Improving on QBasic's Random Number Generator

This article was discussed on Hacker News.

Pixelmusement produces videos about MS-DOS games and software. Each video ends with a short, randomly-selected listing of financial backers. In ADG Filler #57, Kris revealed the selection process, and it absolutely fits the channel’s core theme: a QBasic program. His program relies on QBasic’s built-in pseudo random number generator (PRNG). Even accounting for the platform’s limitations, the PRNG is much poorer quality than it could be. Let’s discuss these weaknesses and figure out how to make the selection more fair.

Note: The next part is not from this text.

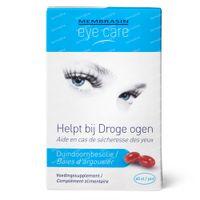 Eye care 60 stuks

Kris’s program seeds the PRNG with the system clock (RANDOMIZE TIMER, a QBasic idiom), populates an array with the backers represented as integers (indices), continuously shuffles the list until the user presses a key, then finally prints out a random selection from the array. Here’s a simplified version of the program (note: QBasic comments start with apostrophe '):

CONST ntickets = 203  ' input parameter
CONST nresults = 12

RANDOMIZE TIMER

DIM tickets(0 TO ntickets - 1) AS LONG
FOR i = 0 TO ntickets - 1
    tickets(i) = i
NEXT

CLS
PRINT "Press any key to stop shuffling..."
DO
    i = INT(RND * ntickets)
    j = INT(RND * ntickets)
    SWAP tickets(i), tickets(j)
LOOP WHILE INKEY$ = ""

FOR i = 0 to nresults - 1
    PRINT tickets(i)
NEXT

This should be readable even if you don’t know QBasic. Note: In the real program, backers at higher tiers get multiple tickets in order to weight the results. This is accounted for in the final loop such that nobody appears more than once. It’s mostly irrelevant to the discussion here, so I’ve omitted it.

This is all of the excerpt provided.